• [Data records]:
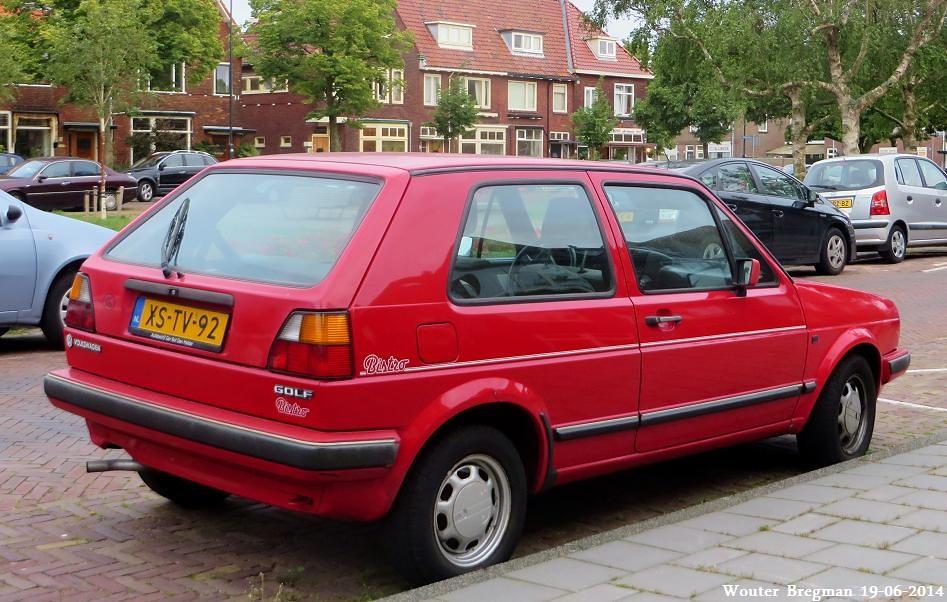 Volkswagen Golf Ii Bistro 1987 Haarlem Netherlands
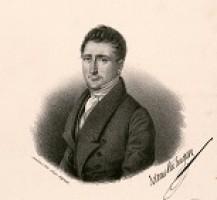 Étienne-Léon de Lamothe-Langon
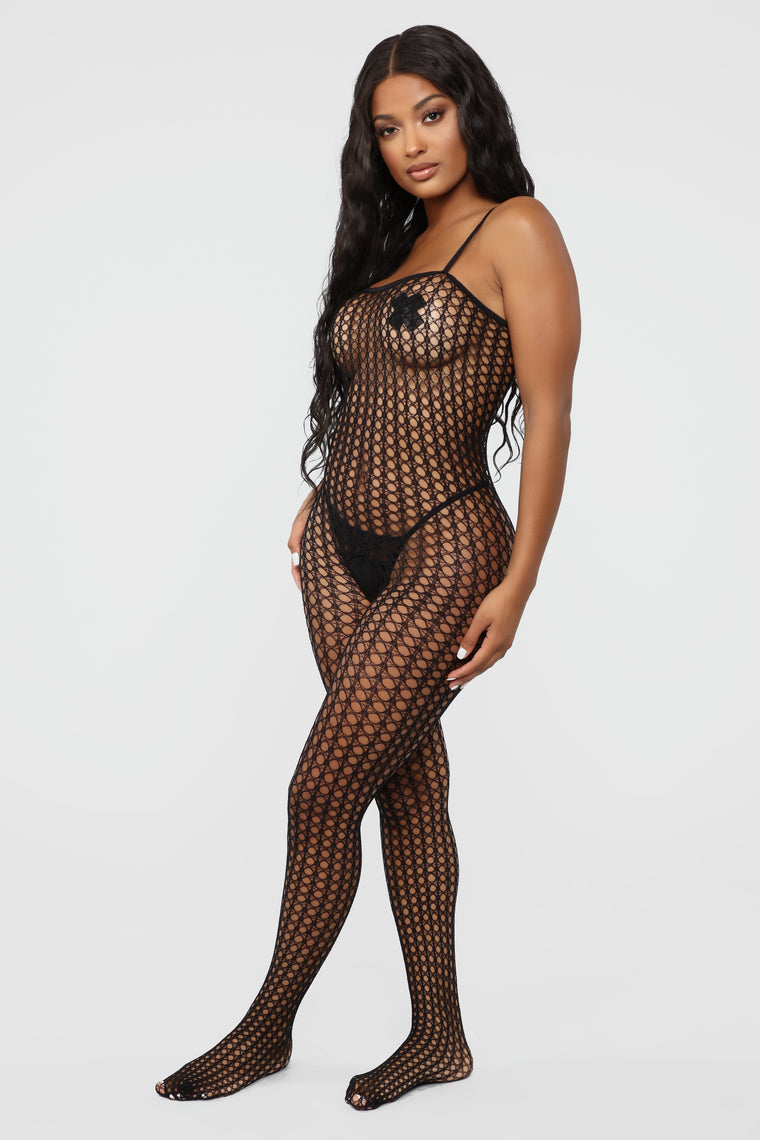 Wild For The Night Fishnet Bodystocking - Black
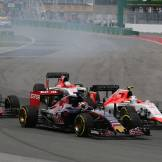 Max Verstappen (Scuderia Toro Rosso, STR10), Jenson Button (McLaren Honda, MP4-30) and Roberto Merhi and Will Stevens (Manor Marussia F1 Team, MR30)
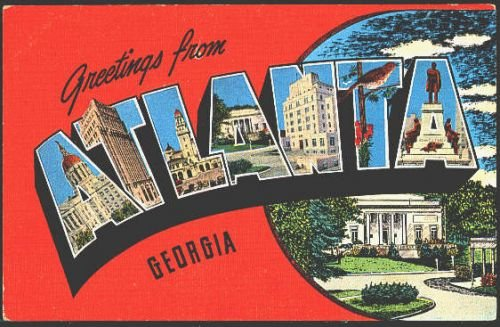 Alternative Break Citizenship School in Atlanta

• [What the task asks]: Your answer must consist solely of the lines from the one containing "Étienne-Léon de Lamothe-Langon" through the last line of the records above, copied exactly, with every picture left out.

• [Task response]:
 Étienne-Léon de Lamothe-Langon
 Wild For The Night Fishnet Bodystocking - Black
 Max Verstappen (Scuderia Toro Rosso, STR10), Jenson Button (McLaren Honda, MP4-30) and Roberto Merhi and Will Stevens (Manor Marussia F1 Team, MR30)
 Alternative Break Citizenship School in Atlanta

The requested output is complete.